# Accucraft covered 3 bay hopper



## ewarhol (Mar 3, 2014)

Hello-
Just curious if anyone has a covered 3 bay hopper by accucraft? How's the detail? Thinking about picking one up.


----------



## chuck n (Jan 2, 2008)

Eric,

I don't have the Accucraft 3-bay hopper, but I do have some of their 1:29 box cars and a lot of their 1:20.3 rolling stock, freight, passenger, and engines. I think that their detail and robustness (if that's a word) is excellent. In my opinion better than any other mass produced rolling stock. I don't think that you will be disappointed.

Chuck


----------



## ewarhol (Mar 3, 2014)

chuck n said:


> Eric,
> 
> I don't have the Accucraft 3-bay hopper, but I do have some of their 1:29 box cars and a lot of their 1:20.3 rolling stock, freight, passenger, and engines. I think that their detail and robustness (if that's a word) is excellent. In my opinion better than any other mass produced rolling stock. I don't think that you will be disappointed.
> 
> Chuck


Thank you. I've added a car to the birthday list


----------



## Esppe Pete (Jan 21, 2008)

I got the Frisco Hopper. It is nice and well worth the sub 100 price right now. I would say the USA hopper may be a bit more detailed, Chains, hatches, and overall. But that's spliting hairs. As I say, it's different enough to make my railroad more authentic! Would be great to see some 2 bay covered hoppers some day, and no, I'm not going to cut down a 3 or 4 bay. Patience is a lazy virtue!


----------



## SD90WLMT (Feb 16, 2010)

SP pete...

Come on ...ya know ya wanna have fun...
Jump in and cut up a few covered hoppers...
Talk about added variety now!!!

1 bay
2 bay
3 bay...more
4 bay
5 bay
6 bay ...or more

And just 4 Your FYI....
If you cut up 2 cars to build a car...you still wind up with 2 cars on the railroad to run

Or try cutting 2 center hoppers from a 55' car, just replace one only..nice proper 3 bay ya get now!!
40' - 2 bay cars... 28' - 1 bay cars..
Com'..mon. ....look at the fun your missing!!

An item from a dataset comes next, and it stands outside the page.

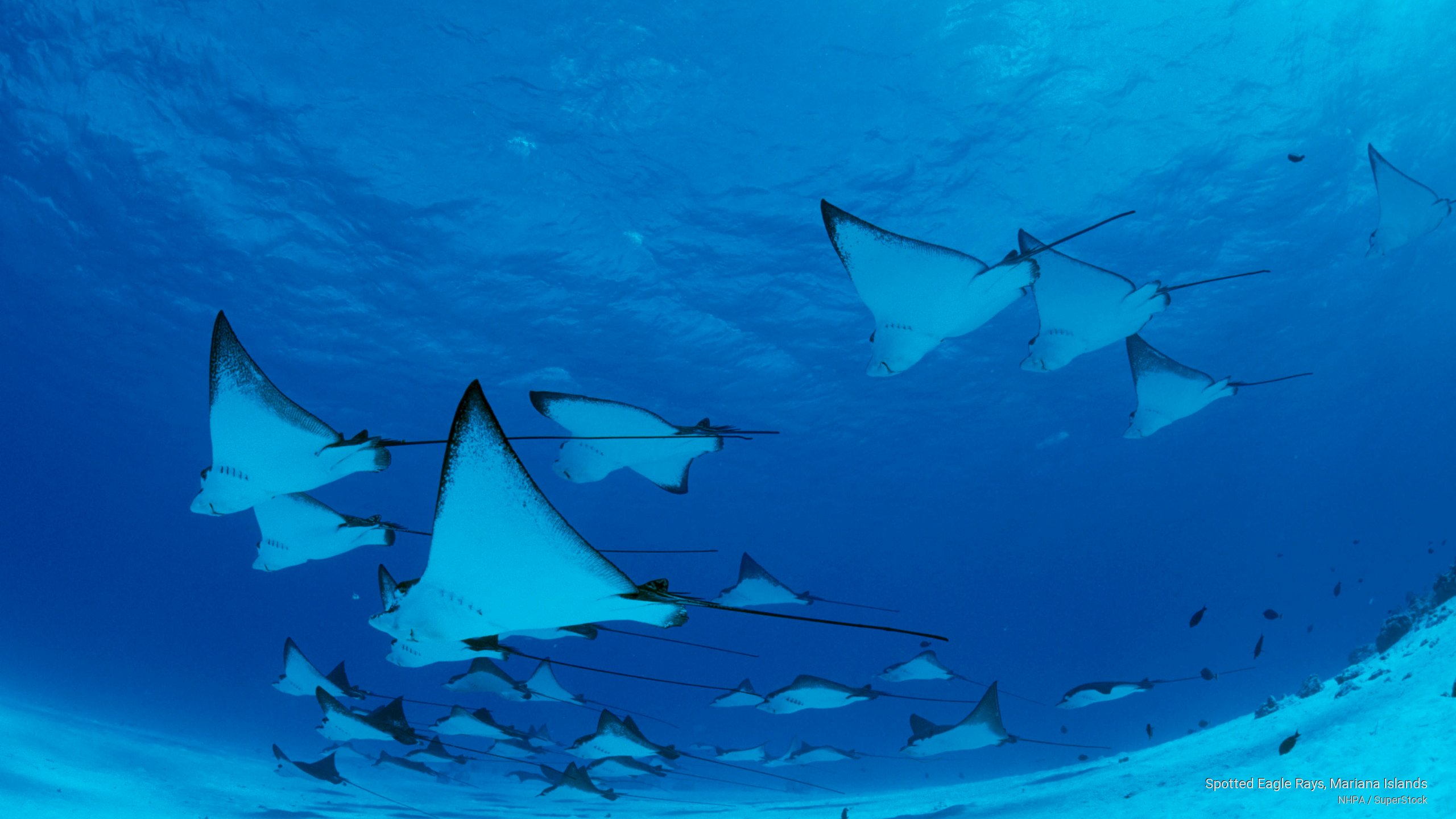 Spotted Eagle Rays, Mariana Islands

How 'bout a 7 bay hopper....the mind boggles, eh!!

Dirk - DMS Ry.


----------



## chuck n (Jan 2, 2008)

EsP.

I'm a clutz. I have broken detail parts off my LGB, Aristo, and USAt cars, among others. So far after 10 or so years, my Accucraft stock is in fine shape, no damage.

Chuck

PS, For you cynics out there, I have four locomotives and 46 cars. And I run them a lot.


----------



## BigRedOne (Dec 13, 2012)

Not to mention, if you paint each side a different scheme, it looks like you have twice as many trains!


----------



## Esppe Pete (Jan 21, 2008)

Dirk. I've done some bashing, Streamlined an early pacific into a Sunbeam and did make some 50' and 63' flats. Those were relatively cheap cars! In 1/29 we are closing out alot of popular freight types so I think until I can find more time, I'll just throw suggestions here  
Chuck, I'm still trying to fix my Speeder I accidentally Stepped on, it's not so large scale right now!


----------



## SD90WLMT (Feb 16, 2010)

I agree Pete...many cars have become difficult to obtain now..
USA T for example is reducing product by not having as many roads painted on locos and cars..
A bit frustrating....
So even I now find myself pick'n n choosen which cars I cut on....
If rare and not in production...they stay as they are!
If grey and easy to get...I feel.ok about revamping them for what I need...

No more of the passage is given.